I came to on the ceiling with a mouthful of glass, half in the car, half out. Who knows how long I lay there. I heard Buzz's voice:
"Pauly, wake up!" He scrambled outside the car, shuffling through the sand. He tripped and stumbled up to me, kicking sand in my eyes. The car hissed. I spat blood and looked at Buzz, who seemed unscathed. It wasn’t fair. I was beat to hell and he seemed fine. Then I saw his glasses were gone. He looked like Mr. Magoo. He truly was blind now. He patted around until he found my face with his hands, touching it with reassurance. "I can't see anything, Pauly. You feel all wet."
I shook my head and lifted my broken arm, staring at it. It felt hot, as though it was broken again, but it was just the desert air against my skin. A giant crack ran up the middle of the cast, exposing the white, soggy flesh of my forearm for the first time in months. I poked it.
"Come on, Pauly, say something. Get up. You're all right. You'll be okay. There's a place up there we can get help."
I looked but saw nothing. I tried pulling myself up but my back was broken.
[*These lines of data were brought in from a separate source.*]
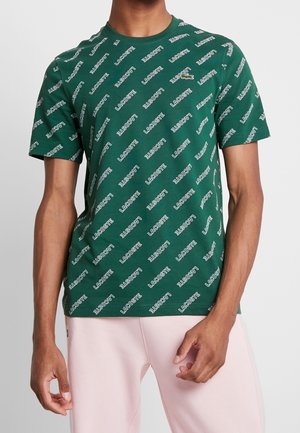 Persoon draagt een groen T-shirt met korte mouwen met herhaalde witte "Lacoste" tekst en een klein krokodillenlogo, gecombineerd met lichtroze broek.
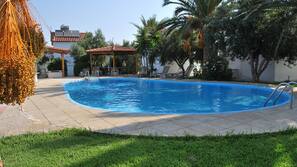 Outdoor pool, pool umbrellas, pool loungers
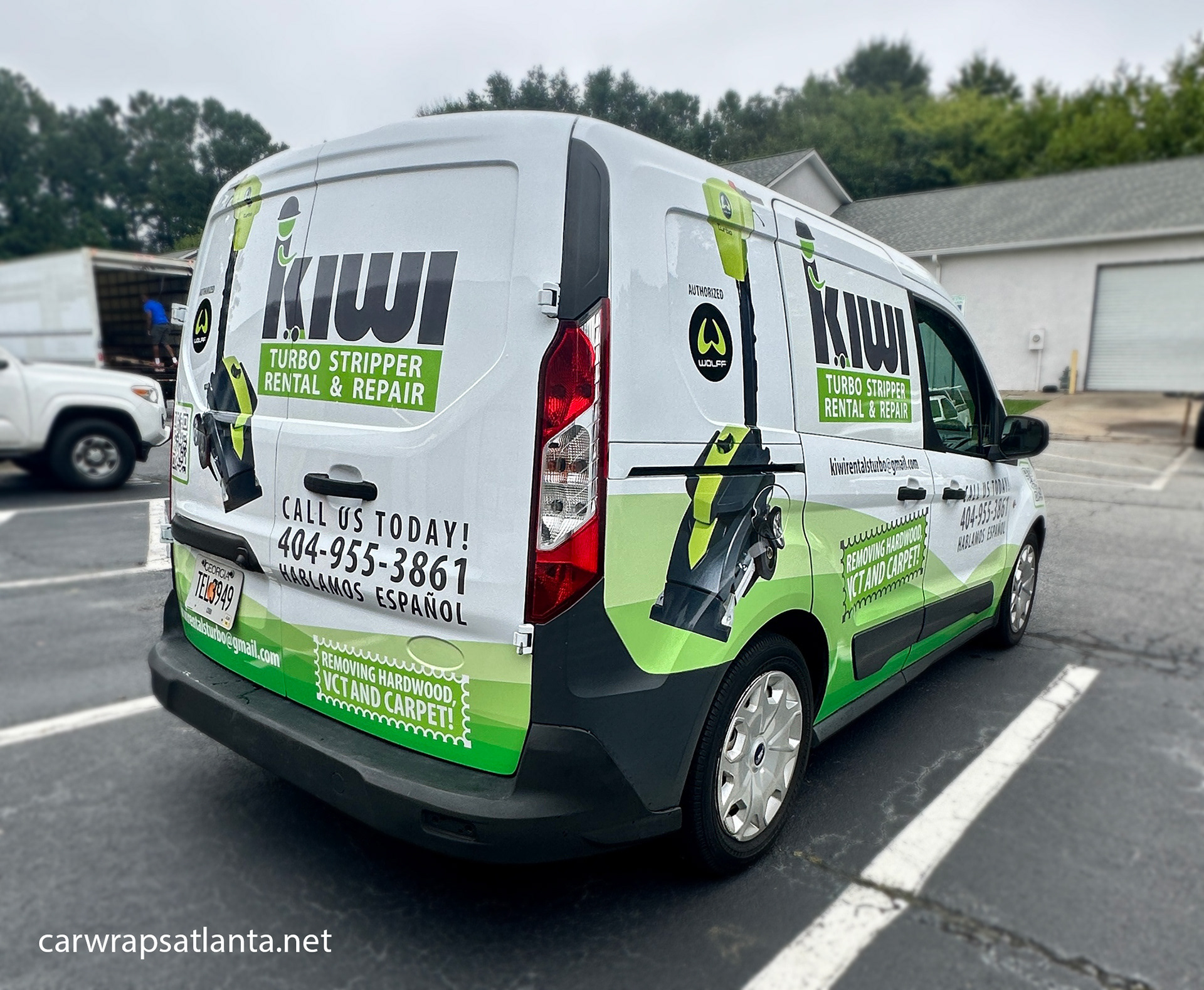 Professional installation detail showing seamless application of the partial wrap on the Ford Transit Connect.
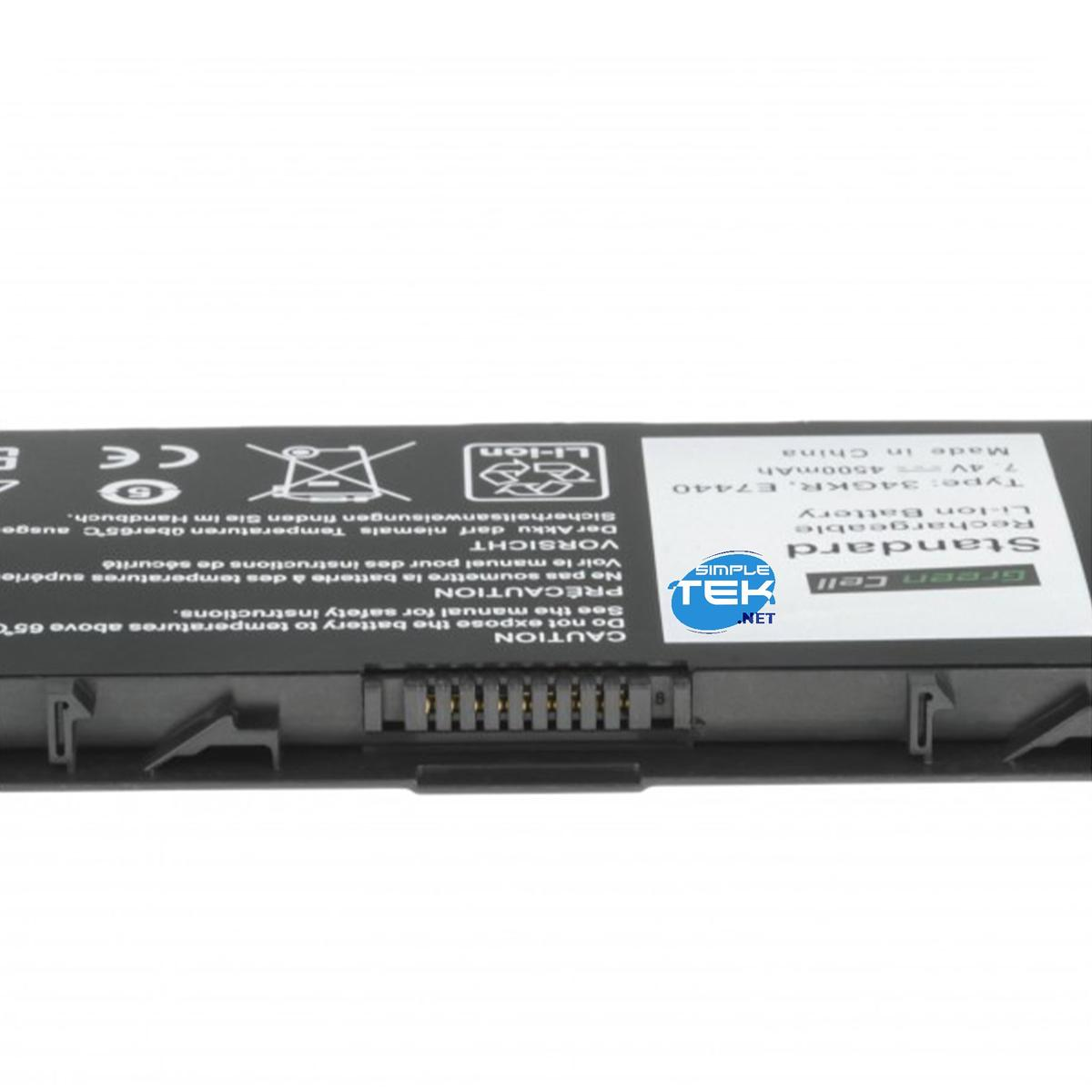 Zbliżenie czarno-zielonej baterii do laptopa. Widoczny na niej tekst i symbole.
"I don't see anything," I said.
Buzz stood up and squinted at the horizon. "Right there!" he screamed, pointing. "See it? Right there! That light. We can make it. We'll make it, Pauly!"
My body filled with deeply painful laughter.
"Buzz," I said. "That's the moon."
-30-
Nick Bertelson works on a farm in Iowa. His essay on Charles Portis will appear in The Arkansas Review. “Blind Buzz” is an excerpt from his novel Eighty-Sixed from Paradise.